| Raw data |
——————

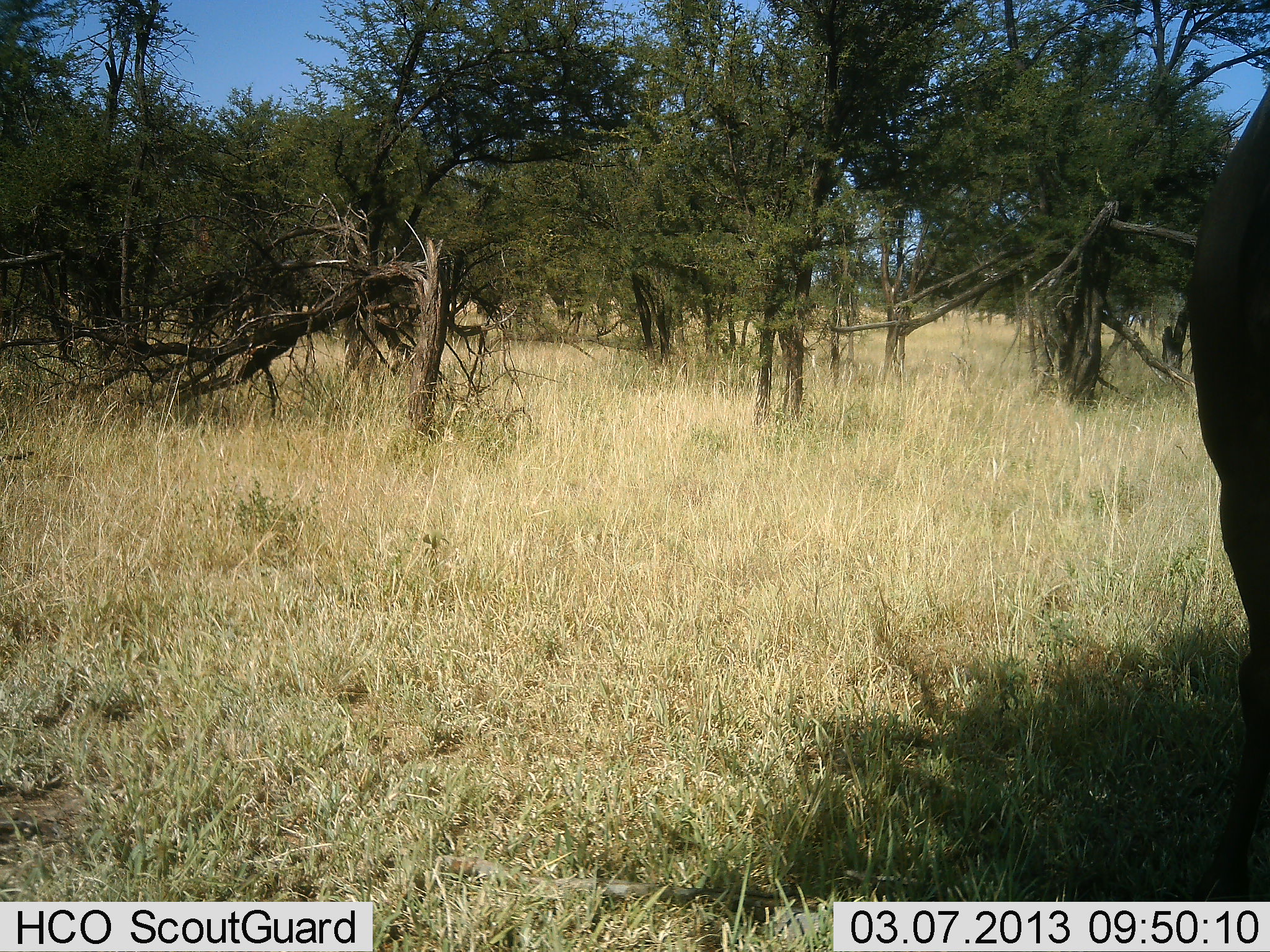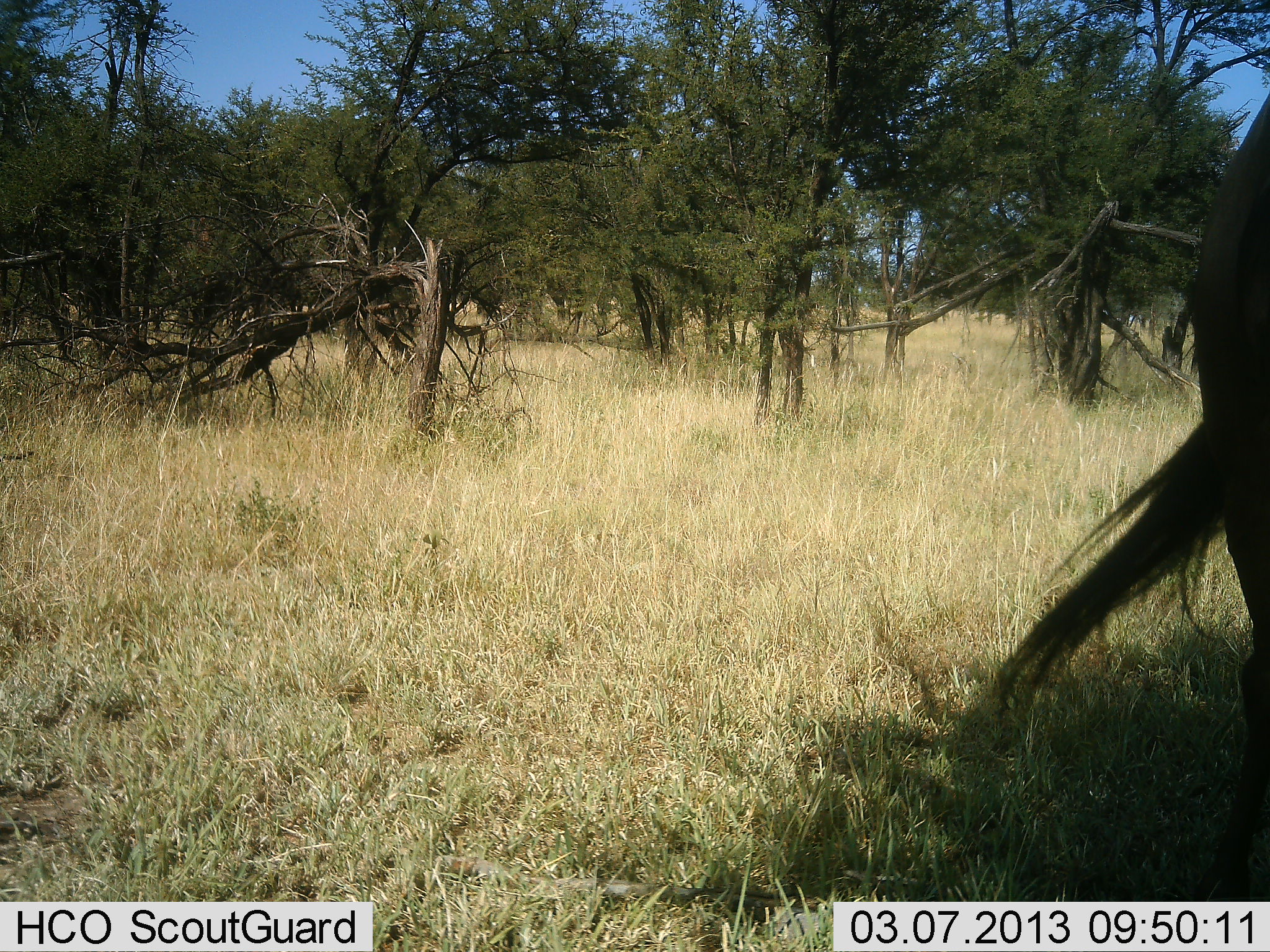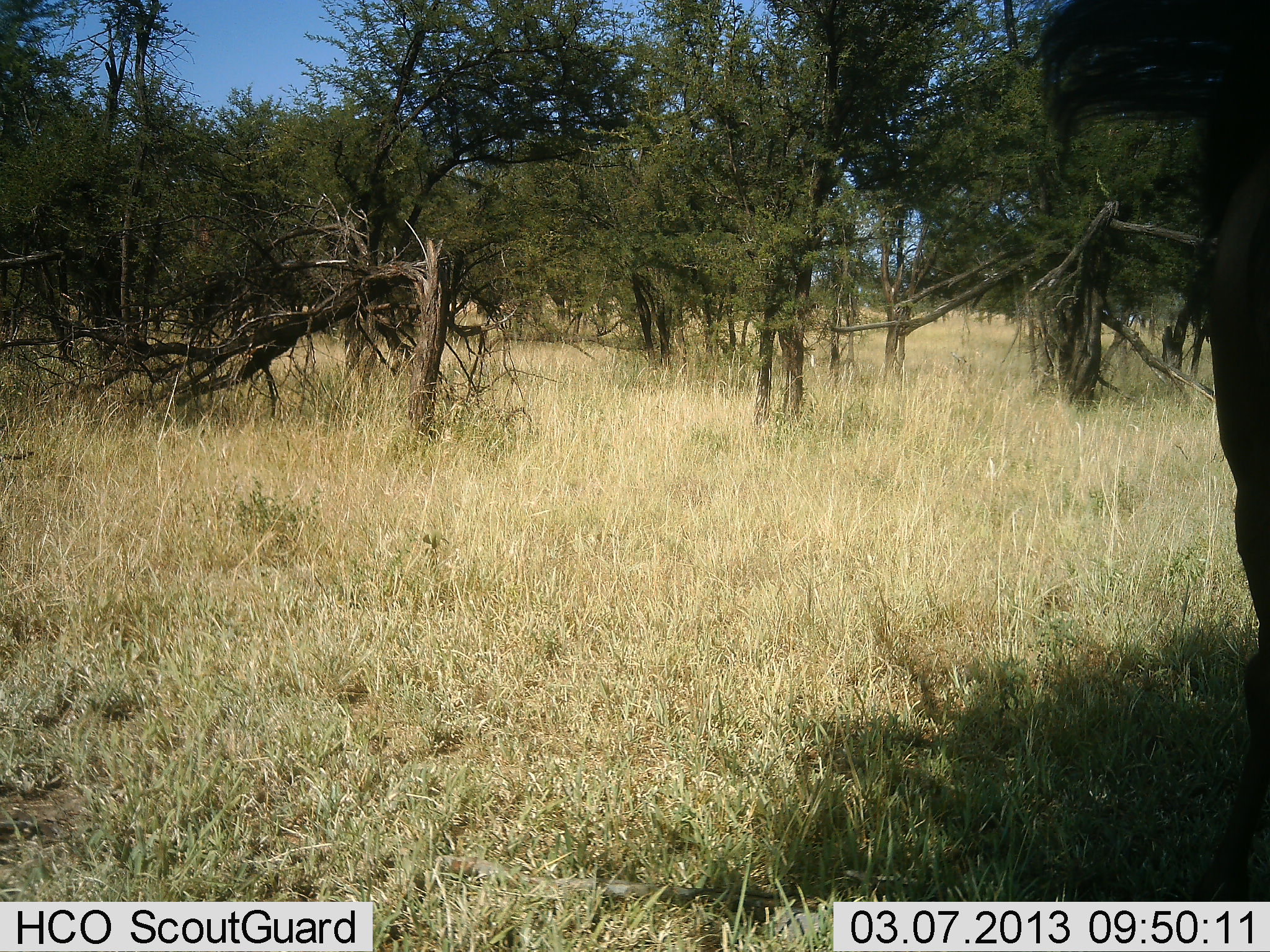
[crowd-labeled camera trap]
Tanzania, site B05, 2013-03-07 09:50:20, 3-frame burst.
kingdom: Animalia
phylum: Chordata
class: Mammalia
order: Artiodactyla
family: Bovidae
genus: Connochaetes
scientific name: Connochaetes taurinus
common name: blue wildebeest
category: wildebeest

——————

| Exercise objective |
Everything from the line holding "Tanzania, site B05, 2013-03-07" through the last line of the entries should be retyped exactly, with no other lines.

| Written response |
Tanzania, site B05, 2013-03-07 09:50:20, 3-frame burst.
kingdom: Animalia
phylum: Chordata
class: Mammalia
order: Artiodactyla
family: Bovidae
genus: Connochaetes
scientific name: Connochaetes taurinus
common name: blue wildebeest
category: wildebeest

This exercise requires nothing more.